We've already taken up our path and we're planning to take up the lawn.
Basically we're wanting a blank canvas. My girlfriend is keen on getting
professionals in to finish the job and I'm keen on not spending loads of
money unnecessarily. I just wanted to ask the assembled brains here what
the best course of action would be.

How long will it take to take up the lawn and is it a job for an amateur?
Are there any machines that can take out stones from the soil (whole
garden is crawling with them)? How long will it take for the new lawn to
bed in?

And the really expensive bit - laying the path. It's about 25ft long and
about 2ft wide and we're planning on slabs over sand. We've been quoted
£900 for this (£600 for labout - 4 days). My girlfriend's thinking is
that if it takes a pro 4 days to do this then it'll take us even longer.
My thinking is that it can't be THAT hard can it?!!! And we can do it in
stages anyway - dig out the trench, add the edging, fill the sand, add the
slabs. Is that feasible?

Of course it is. And if you're using 2' square slabs, it only comes to 12.5
of them, call it 13. If you can't do that in a day on your own you're not
much of a DIYer. Even allowing for aching back, plenty of tea breaks, the
odd rain break possibly, you should be able to do the trench, edging,
filling, and slablaying in a weekend.

And where are they buying the slabs - Harrods?

Steve



I'd say that one of the first questions the OP has to ask himself is "are we
stickers"? IOW, will they stick at the job until it's done, or will they
'have a break' that lasts 12 months. ;-)) If the latter, I'd get in the
professionals but I'd get at least 3 quotes. And just as a thought, does
the path have to be slabs or can it be gravel, edged with brick? It can
mean more weeding or weed spraying but it looks good and even paving stones
get weeds sprouting between and round them sooner or later. Good security
measure as Bill the Burglar doesn't like crunchy gravel!

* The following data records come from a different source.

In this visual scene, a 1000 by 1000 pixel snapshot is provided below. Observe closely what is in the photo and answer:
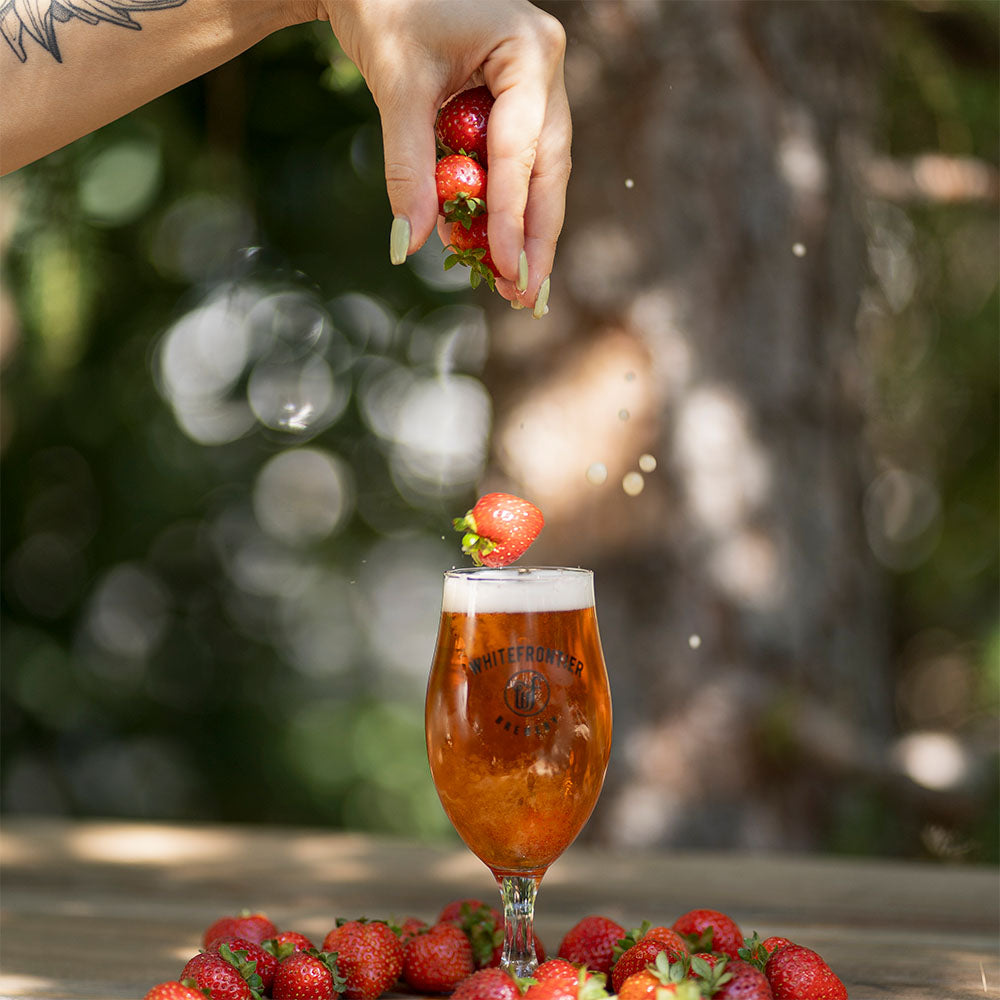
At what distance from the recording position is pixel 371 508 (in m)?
4.52

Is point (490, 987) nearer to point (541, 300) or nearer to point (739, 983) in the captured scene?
point (739, 983)

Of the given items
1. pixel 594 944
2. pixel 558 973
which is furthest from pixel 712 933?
pixel 558 973

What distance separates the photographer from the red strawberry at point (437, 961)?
132 cm

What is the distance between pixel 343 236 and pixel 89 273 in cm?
82

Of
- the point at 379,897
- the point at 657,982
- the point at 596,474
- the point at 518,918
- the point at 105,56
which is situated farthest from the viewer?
the point at 596,474

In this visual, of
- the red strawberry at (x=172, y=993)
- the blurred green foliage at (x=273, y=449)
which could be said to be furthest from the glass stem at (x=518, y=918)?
the blurred green foliage at (x=273, y=449)

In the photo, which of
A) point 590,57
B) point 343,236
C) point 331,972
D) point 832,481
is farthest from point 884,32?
point 331,972

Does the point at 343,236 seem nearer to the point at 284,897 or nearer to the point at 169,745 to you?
the point at 169,745

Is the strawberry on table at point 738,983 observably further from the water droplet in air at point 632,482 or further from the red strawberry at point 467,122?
the water droplet in air at point 632,482

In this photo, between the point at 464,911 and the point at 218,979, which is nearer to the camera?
the point at 218,979

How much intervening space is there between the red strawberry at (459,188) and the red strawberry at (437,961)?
2.63ft

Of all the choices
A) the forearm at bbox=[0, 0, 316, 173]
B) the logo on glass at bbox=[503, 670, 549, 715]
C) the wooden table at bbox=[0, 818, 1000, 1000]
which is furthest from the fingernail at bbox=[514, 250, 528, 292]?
the wooden table at bbox=[0, 818, 1000, 1000]

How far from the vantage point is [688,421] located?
2504 mm

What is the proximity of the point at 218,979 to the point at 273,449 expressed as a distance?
11.4 ft
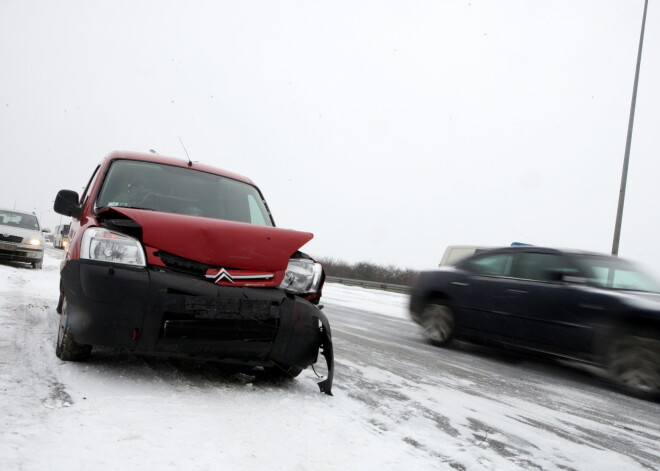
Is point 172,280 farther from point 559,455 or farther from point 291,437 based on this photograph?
point 559,455

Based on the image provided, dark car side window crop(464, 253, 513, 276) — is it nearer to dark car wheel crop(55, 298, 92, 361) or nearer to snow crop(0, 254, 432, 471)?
snow crop(0, 254, 432, 471)

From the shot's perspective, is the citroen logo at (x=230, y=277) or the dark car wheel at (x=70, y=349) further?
the dark car wheel at (x=70, y=349)

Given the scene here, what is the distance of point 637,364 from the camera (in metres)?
5.32

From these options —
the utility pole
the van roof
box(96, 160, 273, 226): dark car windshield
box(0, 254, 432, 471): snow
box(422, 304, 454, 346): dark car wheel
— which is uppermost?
the utility pole

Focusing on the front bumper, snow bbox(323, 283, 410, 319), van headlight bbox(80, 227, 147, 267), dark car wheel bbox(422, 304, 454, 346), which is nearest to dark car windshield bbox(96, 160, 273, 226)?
van headlight bbox(80, 227, 147, 267)

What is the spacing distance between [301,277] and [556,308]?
374 cm

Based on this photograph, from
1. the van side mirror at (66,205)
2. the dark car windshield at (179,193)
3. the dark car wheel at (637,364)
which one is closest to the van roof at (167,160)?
Answer: the dark car windshield at (179,193)

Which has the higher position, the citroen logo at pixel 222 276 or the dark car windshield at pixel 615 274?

Remember that everything is heavy, and there's always more of it than
you think. Moving it is tiring, and getting rid of it is tiring *and*
expensive. Getting new stuff is also tiring and expensive.
Girlfriends are very big on blank canvases but, unless you're loaded,
you have to learn to work with what you've got. Dare I say it's also
more creative and rewarding that way.